= STATED GOAL 1 =
Print the lines of the listing verbatim, starting at the line with "At what distance from" and continuing through the final line of the listing.

= PAGE EXTRACT =

June 30, 2009

Aren't There Any Grown Ups Left? (Shut Up, Mark Sanford!)

This could be a long and thoughtful post about love, soul-mates and the precious shortness of life. But it's not going to be.I'm too busy gagging.

I got a text alert on my cell phone that Governor Sanford told the AP that his Argentinian mistress is his soul-mate and that he's going to try to fall back in love with his wife.

Isn't that just the sweetest thing?

Now, if I were his wife, if I had any love left for him, that little statement would certainly make it evaporate. Let their boys watch Sponge Bob or find some other role model for them who is at least a grown up. Their father sounds like he's 14. 

Here's a link but I'm not reading the story. I have had enough.

I hope his wife has put his things on the curb. Then, somebody neeeds to put duct tape over his mouth and leave him sitting in the governor's chair. He can just sit there quietly until it's time to elect somebody else. I'm still not ready for Andre Bauer.

= ENTRIES PROVIDED =

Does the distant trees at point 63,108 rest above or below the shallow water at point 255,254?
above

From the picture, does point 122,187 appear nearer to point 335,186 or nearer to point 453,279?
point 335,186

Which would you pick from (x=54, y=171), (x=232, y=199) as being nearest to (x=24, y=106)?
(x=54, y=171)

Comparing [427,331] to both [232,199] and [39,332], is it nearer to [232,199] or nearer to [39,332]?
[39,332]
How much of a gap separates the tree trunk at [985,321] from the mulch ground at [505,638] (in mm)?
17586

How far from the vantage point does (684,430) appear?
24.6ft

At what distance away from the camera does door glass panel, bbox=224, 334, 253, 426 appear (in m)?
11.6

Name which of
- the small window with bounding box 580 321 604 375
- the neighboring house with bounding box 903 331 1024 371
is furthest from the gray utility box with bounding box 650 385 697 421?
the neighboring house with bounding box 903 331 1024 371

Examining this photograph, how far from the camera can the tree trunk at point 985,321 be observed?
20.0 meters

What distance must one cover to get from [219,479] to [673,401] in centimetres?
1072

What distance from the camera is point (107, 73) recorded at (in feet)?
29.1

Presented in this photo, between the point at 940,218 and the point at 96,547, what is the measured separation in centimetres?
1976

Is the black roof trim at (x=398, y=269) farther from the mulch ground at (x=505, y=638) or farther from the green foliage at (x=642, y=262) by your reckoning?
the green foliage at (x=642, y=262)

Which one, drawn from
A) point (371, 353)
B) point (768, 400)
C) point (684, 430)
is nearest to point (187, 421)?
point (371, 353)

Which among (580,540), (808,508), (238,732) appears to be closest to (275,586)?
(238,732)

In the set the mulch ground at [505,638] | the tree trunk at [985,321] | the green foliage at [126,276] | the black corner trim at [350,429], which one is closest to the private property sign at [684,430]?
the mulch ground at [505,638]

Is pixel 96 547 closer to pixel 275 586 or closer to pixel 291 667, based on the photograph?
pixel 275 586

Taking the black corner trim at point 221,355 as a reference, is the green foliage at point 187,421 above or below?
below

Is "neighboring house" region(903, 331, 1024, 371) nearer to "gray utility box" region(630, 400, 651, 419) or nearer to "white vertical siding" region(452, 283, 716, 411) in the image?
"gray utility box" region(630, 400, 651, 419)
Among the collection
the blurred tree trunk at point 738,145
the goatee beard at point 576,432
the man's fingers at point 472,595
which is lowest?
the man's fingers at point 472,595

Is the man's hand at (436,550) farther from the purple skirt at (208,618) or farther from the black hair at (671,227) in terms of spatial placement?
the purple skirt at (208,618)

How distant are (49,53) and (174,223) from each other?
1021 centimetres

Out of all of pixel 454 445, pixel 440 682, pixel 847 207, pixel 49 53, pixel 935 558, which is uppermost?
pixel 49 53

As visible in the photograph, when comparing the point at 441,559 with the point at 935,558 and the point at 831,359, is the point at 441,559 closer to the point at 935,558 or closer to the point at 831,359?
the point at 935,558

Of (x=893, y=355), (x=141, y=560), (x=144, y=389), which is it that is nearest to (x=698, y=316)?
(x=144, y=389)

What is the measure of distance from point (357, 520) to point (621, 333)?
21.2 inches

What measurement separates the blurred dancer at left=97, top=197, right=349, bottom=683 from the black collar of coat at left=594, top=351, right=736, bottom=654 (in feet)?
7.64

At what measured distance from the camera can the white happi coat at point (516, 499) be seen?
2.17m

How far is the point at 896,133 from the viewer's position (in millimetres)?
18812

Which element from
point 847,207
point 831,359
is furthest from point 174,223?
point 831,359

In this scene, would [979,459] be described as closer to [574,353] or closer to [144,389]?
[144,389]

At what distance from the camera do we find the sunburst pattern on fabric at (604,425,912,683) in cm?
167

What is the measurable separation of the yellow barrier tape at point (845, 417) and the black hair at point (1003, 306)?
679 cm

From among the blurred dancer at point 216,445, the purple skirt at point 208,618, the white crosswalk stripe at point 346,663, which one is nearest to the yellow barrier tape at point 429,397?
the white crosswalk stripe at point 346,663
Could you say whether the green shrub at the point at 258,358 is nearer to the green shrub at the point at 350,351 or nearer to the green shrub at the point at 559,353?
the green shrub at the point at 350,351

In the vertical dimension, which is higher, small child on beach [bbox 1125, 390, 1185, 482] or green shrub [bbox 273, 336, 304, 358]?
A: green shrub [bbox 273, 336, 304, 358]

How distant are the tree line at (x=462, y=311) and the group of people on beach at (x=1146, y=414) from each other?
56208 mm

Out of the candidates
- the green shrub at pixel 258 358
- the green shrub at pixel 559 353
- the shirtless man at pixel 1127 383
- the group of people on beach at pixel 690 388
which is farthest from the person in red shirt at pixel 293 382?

= STATED GOAL 2 =
Answer these questions from the blog post about Mark Sanford:
(a) How did the writer learn of Governor Sanford's statement to the AP?
(b) What show does the writer suggest the couple's boys watch?
(c) Who does the writer say they are still not ready for?

= FULL OUTPUT 1 =
At what distance from the camera do we find the sunburst pattern on fabric at (604,425,912,683) in cm?
167

What is the measurable separation of the yellow barrier tape at point (845, 417) and the black hair at point (1003, 306)?
679 cm

From among the blurred dancer at point 216,445, the purple skirt at point 208,618, the white crosswalk stripe at point 346,663, which one is nearest to the yellow barrier tape at point 429,397?
the white crosswalk stripe at point 346,663
Could you say whether the green shrub at the point at 258,358 is nearer to the green shrub at the point at 350,351 or nearer to the green shrub at the point at 559,353?
the green shrub at the point at 350,351

In the vertical dimension, which is higher, small child on beach [bbox 1125, 390, 1185, 482] or green shrub [bbox 273, 336, 304, 358]?
A: green shrub [bbox 273, 336, 304, 358]

How distant are the tree line at (x=462, y=311) and the group of people on beach at (x=1146, y=414) from each other?
56208 mm

Out of the candidates
- the green shrub at pixel 258 358
- the green shrub at pixel 559 353
- the shirtless man at pixel 1127 383
- the group of people on beach at pixel 690 388
which is farthest from the person in red shirt at pixel 293 382?

= FULL OUTPUT 2 =
(a) A text alert on the writer's cell phone.
(b) Sponge Bob.
(c) Andre Bauer.